*** EXCERPTED PASSAGE ***

Well, there's absolutely a lot of overlap between all the work that we're doing now in this recovery from the COVID pandemic. Recognizing the profound importance of these health disparities—that's one of the most important things we need to do for COVID. It's also one of the most important things that we need to do for climate change impacts.
But then on top of that, climate change brings very specific kind of physical threats of flooding—so, we have to be thinking about the infrastructure of our wastewater systems; very specific impacts of extreme heat or other kinds of storms—so, we have to be thinking about the infrastructure investments in housing and in housing insulation and weatherization. And so, there's a tremendous amount of overlap, and it's really important that we think about the communities affected by climate change as we're working on this COVID recovery.
But then, we also need to blend that in with the specific things to address those specific threats from climate change. Part of this is with the health sector. You know, one of the biggest impacts is the impact that we see when a hospital goes down from a severe outage, like happened in Texas, or a severe hurricane like we saw on the Gulf coast. So, part of this is also really building the resilience of our health system all the way from the tertiary hospitals to the community health centers.
Tomorrow, our coverage of National Public Health Week concludes with a conversation about the definition of mental wellness. Nathaniel Counts with Mental Health America is the guest.
ASTHO starts work today on the 2022 Profile of State and Territorial Public Health. Information gathered during the survey is used to inform advocacy efforts across the states and territories.
ASTHO's Caroline Brazeel explains the process
States and island jurisdictions will have from today through August 5th to fill out the survey. During that time period, we are hosting weekly TA calls where you guys can call in on Tuesday afternoons and ask us any questions you've got. We'll do one-on-one calls with you to answer any questions you've got about the survey.
And then, once the survey closes on August 5th, we go through a period of data validation where we take a look at all of your responses. We cross check them against the data you've submitted in previous years to make sure that there's no glaring issues and that things haven't changed so dramatically that we would need to get on the phone with you and just make sure that it's right. We do a cleaning process, and then we began analytics.

*** AVAILABLE DATA ***

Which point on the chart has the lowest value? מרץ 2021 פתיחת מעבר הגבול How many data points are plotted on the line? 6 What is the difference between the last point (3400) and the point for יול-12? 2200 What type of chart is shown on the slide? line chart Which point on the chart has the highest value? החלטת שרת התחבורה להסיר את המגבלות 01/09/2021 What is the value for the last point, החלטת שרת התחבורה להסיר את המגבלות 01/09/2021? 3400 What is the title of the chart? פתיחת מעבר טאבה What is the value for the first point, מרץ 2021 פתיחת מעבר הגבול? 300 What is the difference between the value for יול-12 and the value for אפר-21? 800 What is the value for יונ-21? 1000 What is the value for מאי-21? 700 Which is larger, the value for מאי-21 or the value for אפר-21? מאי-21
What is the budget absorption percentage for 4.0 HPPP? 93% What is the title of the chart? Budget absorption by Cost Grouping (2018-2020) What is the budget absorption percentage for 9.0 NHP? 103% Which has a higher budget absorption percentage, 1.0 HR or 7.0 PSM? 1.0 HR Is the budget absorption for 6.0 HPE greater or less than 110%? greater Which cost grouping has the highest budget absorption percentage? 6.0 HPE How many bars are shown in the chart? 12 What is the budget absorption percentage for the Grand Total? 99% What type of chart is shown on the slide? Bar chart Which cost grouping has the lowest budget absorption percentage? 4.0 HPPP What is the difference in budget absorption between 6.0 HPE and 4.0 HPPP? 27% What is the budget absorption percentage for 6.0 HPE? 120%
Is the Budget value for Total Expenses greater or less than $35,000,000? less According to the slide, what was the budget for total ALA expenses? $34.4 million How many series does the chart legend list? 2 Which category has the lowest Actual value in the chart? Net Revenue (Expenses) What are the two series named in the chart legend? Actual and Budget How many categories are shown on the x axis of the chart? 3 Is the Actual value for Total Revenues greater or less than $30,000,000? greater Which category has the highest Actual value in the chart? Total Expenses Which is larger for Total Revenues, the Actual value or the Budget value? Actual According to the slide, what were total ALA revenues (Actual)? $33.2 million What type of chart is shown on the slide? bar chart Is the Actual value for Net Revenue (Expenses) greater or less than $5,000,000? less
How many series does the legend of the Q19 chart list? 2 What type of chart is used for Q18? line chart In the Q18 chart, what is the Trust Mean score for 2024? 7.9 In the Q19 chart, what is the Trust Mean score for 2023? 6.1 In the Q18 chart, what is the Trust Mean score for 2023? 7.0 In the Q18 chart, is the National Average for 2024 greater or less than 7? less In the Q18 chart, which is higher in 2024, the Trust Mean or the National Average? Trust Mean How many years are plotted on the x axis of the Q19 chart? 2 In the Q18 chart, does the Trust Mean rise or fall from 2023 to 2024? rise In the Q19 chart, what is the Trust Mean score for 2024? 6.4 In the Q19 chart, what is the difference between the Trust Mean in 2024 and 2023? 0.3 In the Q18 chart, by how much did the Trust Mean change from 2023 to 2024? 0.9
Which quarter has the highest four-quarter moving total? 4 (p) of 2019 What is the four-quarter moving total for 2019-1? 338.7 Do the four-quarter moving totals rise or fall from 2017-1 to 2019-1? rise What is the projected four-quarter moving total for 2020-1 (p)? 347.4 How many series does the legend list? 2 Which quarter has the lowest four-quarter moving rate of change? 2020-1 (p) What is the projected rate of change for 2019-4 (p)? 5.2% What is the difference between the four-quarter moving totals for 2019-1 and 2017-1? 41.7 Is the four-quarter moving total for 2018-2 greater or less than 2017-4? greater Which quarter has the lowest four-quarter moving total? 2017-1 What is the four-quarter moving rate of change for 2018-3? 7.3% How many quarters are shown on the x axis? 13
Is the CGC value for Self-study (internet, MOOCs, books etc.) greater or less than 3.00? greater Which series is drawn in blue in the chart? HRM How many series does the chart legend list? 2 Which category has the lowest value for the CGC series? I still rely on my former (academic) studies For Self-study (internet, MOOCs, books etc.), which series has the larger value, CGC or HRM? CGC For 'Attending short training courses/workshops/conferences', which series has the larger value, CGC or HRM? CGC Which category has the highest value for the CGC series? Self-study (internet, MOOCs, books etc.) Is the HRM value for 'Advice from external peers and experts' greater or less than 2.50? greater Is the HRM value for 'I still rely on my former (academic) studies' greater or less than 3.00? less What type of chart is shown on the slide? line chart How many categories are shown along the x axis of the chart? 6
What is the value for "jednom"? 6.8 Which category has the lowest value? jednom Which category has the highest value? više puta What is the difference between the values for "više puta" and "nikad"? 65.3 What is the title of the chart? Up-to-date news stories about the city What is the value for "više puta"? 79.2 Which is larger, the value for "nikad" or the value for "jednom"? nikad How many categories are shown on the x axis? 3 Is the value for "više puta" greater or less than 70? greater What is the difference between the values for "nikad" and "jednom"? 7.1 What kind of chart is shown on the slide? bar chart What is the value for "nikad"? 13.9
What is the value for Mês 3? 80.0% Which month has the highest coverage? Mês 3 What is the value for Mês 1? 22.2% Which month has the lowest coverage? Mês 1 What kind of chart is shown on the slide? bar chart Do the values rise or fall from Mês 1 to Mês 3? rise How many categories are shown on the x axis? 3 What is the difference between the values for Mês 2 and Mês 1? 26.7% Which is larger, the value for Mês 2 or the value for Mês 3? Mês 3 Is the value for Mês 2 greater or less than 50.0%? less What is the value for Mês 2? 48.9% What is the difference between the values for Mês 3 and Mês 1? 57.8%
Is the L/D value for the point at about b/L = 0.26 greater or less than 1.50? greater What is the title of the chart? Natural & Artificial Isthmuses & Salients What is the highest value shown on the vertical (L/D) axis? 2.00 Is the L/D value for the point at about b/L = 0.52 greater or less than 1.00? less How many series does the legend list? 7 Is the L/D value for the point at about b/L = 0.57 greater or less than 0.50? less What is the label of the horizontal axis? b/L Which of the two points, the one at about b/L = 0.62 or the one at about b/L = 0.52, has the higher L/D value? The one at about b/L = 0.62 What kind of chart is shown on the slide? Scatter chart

***

» TASK REQUIREMENTS:
1. In the excerpted passage, through what date do states and island jurisdictions have to fill out the survey?
2. Rewrite the excerpted passage starting with "Tomorrow, our coverage" and going on through "states and territories.", putting "questionnaire" in place of "survey".

» ANSWER SET:
1. August 5th

2.
Tomorrow, our coverage of National Public Health Week concludes with a conversation about the definition of mental wellness. Nathaniel Counts with Mental Health America is the guest.
ASTHO starts work today on the 2022 Profile of State and Territorial Public Health. Information gathered during the questionnaire is used to inform advocacy efforts across the states and territories.